There are techniques to constraint the search space for _programs_ rather than proofs, that I know from Inductive Logic Programming, like Bottom Clause construction in Inverse Entailment, or the total ordering of the Herbrand Base in Meta-Interpretive Learning (ILP). It would be interesting to consider applying them to constraint the space of proofs in ordinary logic progamming.
Refs for the above techniques are here but they're a bit difficult to read if you don't have a good background in ILP:
http://wp.doc.ic.ac.uk/arusso/wp-content/uploads/sites/47/20...
https://link.springer.com/content/pdf/10.1007/s10994-014-547...

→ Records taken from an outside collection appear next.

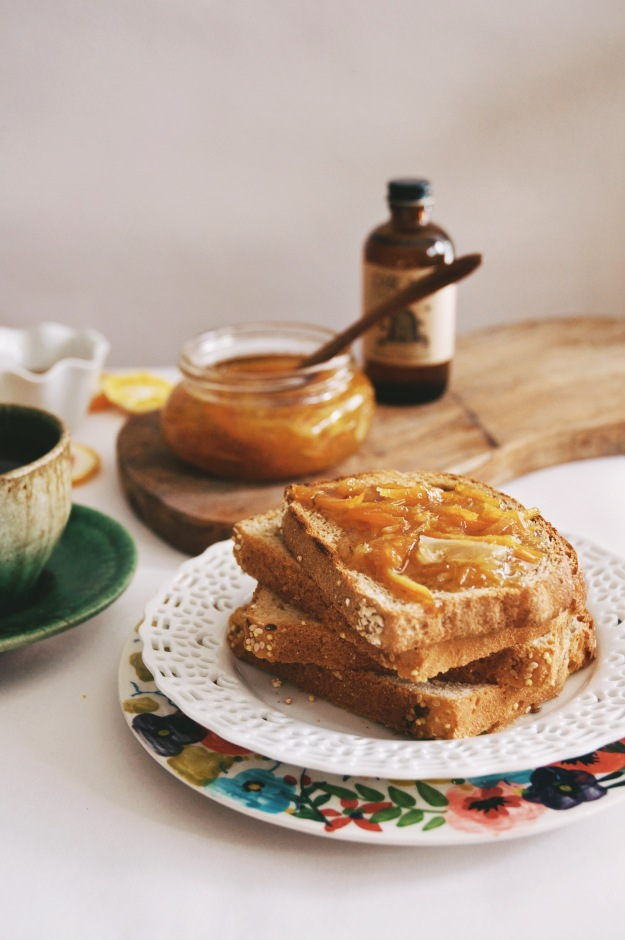 stack of toast with jar of marmalade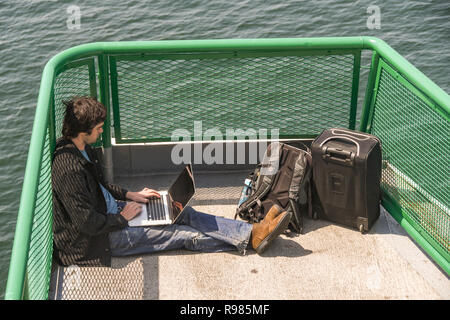 EN ROUTE SEATTLE TO BREMERTON - JUNE 2018: Person working on a laptop while sitting on the front deck of a ferry from Seattle to Bremerton. - Stock Photo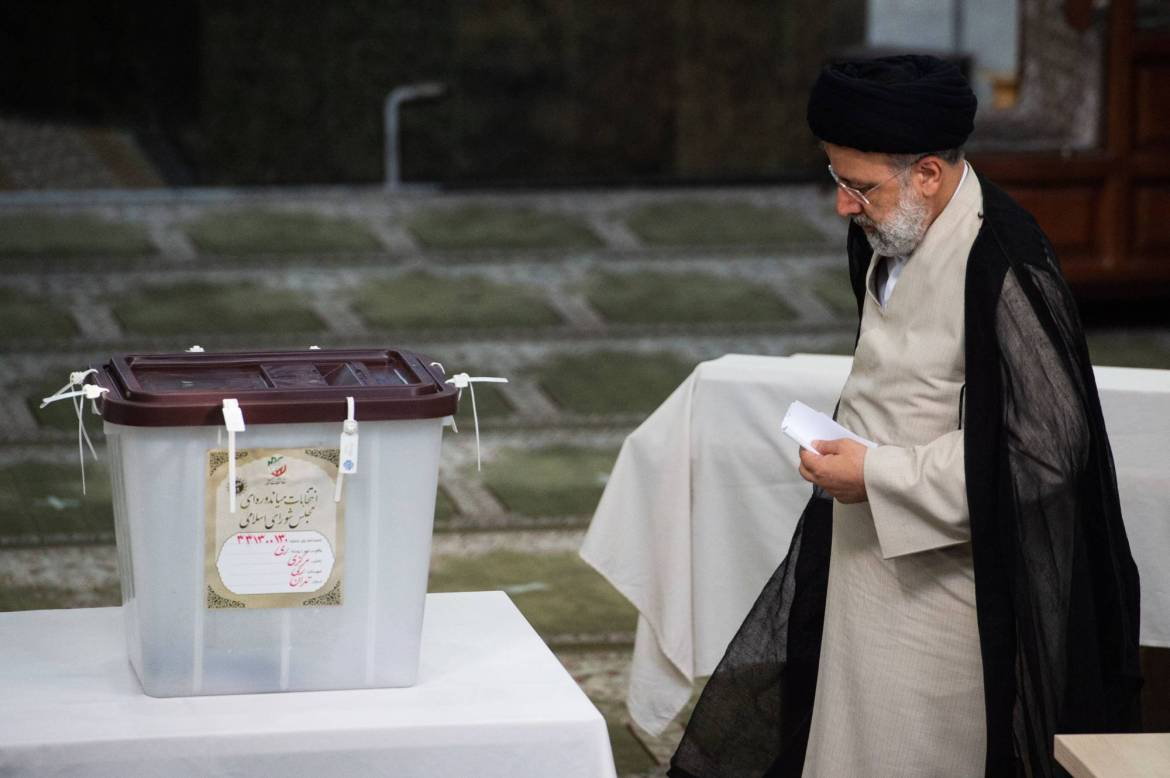 Ebrahim Raisi, Iran's judiciary chief, casts his vote in the country's presidential election in Tehran on Friday. | BLOOMBERG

e.g. here: https://www.metalevel.at/tist/ solving the Water Jugs problem (search on the page for "We use iterative deepening to find a shortest solution") finding a list of moves emptying and filling jugs, and using `length(Ms, _)` to find shorter list of moves first.
or here: https://www.metalevel.at/prolog/puzzles under "Wolf and Goat" he writes "You can use Prolog's built-in search strategy to search for a sequence of admissible state transitions that let you reach the desired target state. Use iterative deepening to find a shortest solution. In Prolog, you can easily obtain iterative deepening via length/2, which creates lists of increasing length on backtracking."
There is a bit of a problem, in that if there is no solution the lack of a lower bound will cause the search to go on forever, or until the search space is exhausted- and you don't want that. If you use a lower bound, on the other hand, you may be cutting the search just short of finding the solution. It's another trade-off.